Well, the last couple of days have had added to them the need to learn lines for The Mousetrap, which opens around the 24th of this month (or 24th inst, as a character in the play would put it). For those who haven't caught up with what's happened, a person had to drop out of the cast due to illness, just last weekend, and so I've taken over his (thankfully fairly small) role. The character is Paravicini, who may or may not be a fraud, and who - as he hints more than once - isn't quite what he appears.

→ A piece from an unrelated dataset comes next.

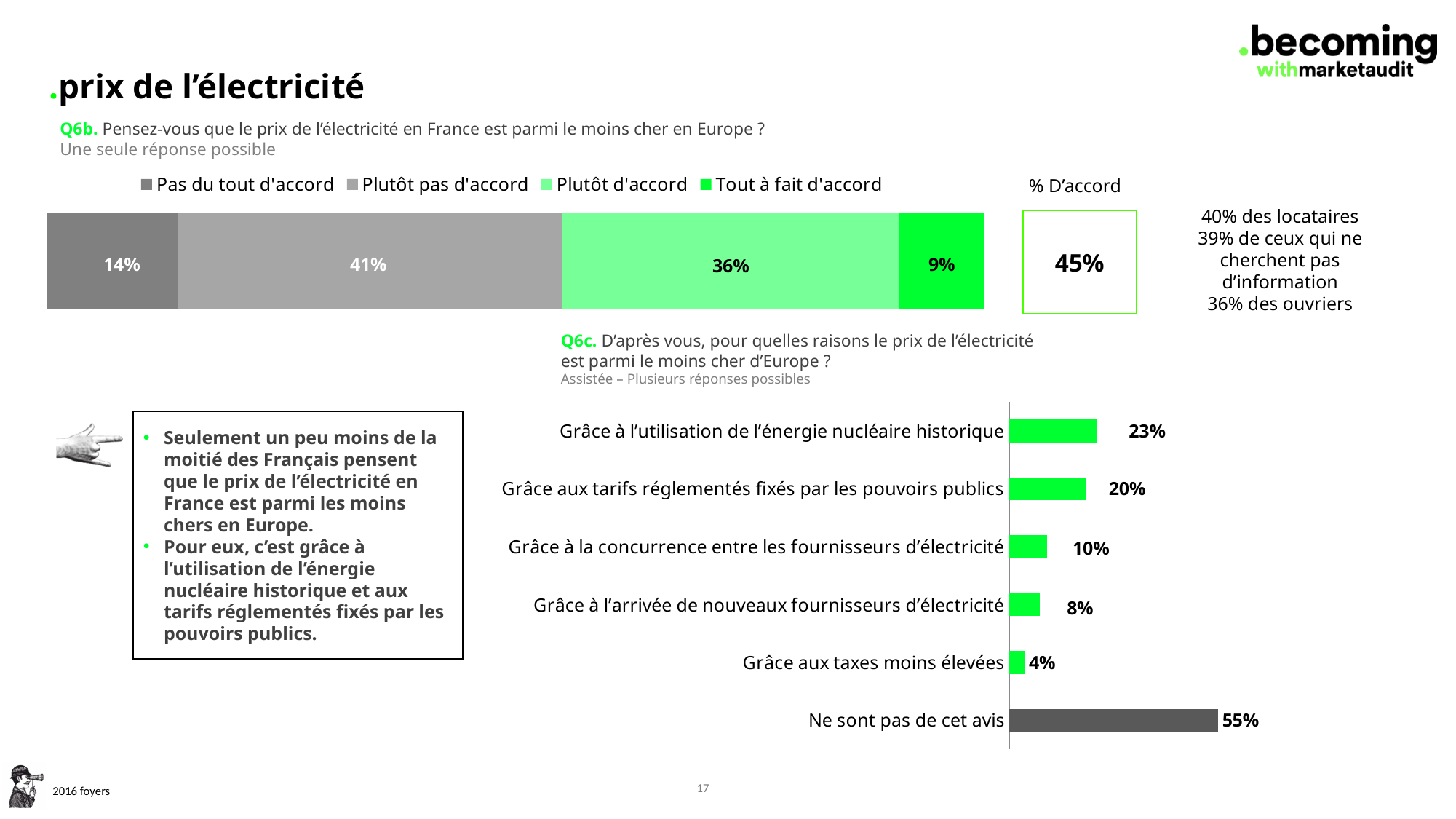
In the Q6b stacked bar chart at the top, how many series does the legend list? 4 In the Q6c bar chart at the bottom, which category has the lowest value? Grâce aux taxes moins élevées In the Q6c bar chart at the bottom, which category has the highest value? Ne sont pas de cet avis In the Q6b stacked bar chart at the top, what is the combined total of "Plutôt d'accord" and "Tout à fait d'accord"? 45% In the Q6c bar chart at the bottom, what is the value for "Grâce à l'utilisation de l'énergie nucléaire historique"? 23% In the Q6b stacked bar chart at the top, which response category has the largest share? Plutôt pas d'accord In the Q6c bar chart at the bottom, what is the value for "Grâce aux taxes moins élevées"? 4% In the Q6b stacked bar chart at the top, what percentage of respondents answered "Plutôt pas d'accord"? 41% In the Q6c bar chart at the bottom, how many categories are shown? 6 In the Q6b stacked bar chart at the top, what percentage answered "Tout à fait d'accord"? 9% In the Q6b stacked bar chart at the top, what is the difference between "Plutôt pas d'accord" and "Pas du tout d'accord"? 27% In the Q6c bar chart at the bottom, what is the difference between "Grâce aux tarifs réglementés fixés par les pouvoirs publics" and "Grâce à la concurrence entre les fournisseurs d'électricité"? 10%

To my amazement you can get a 52-page study guide to The Mousetrap. Crikey...the script is only 69 pages long as it is! Let's hope they don't give away the denouement - it's traditional to ask the audience before the play starts not to do so. The study guide has things like Historical context, critical essays and overview, and much more. Two interesting points from the historical context: Food is in such short supply in England that 53,000 horses were consumed
for food in the previous year to feed a population that now exceeds
fifty million people. And in London, a four-day smog kills more than
four thousand people.
Makes you glad to be living in 2011, doesn't it? The characters mention ration books in the play, and there are several other lines that have had to be elucidated for younger members of the cast - and such a discussion has reminded those who lived in the UK in the fifties of some of the privations they and their families went through.
The other interesting thing about reading the script for the first time, is the way Christie's wit shines through it: the rather dour photo that appears of many of her book covers doesn't indicate just how much fun she can be as a writer (I've found one that shows her warmer side better). Some of her books are more humorous than not, and certainly The Mousetrap has some very funny lines.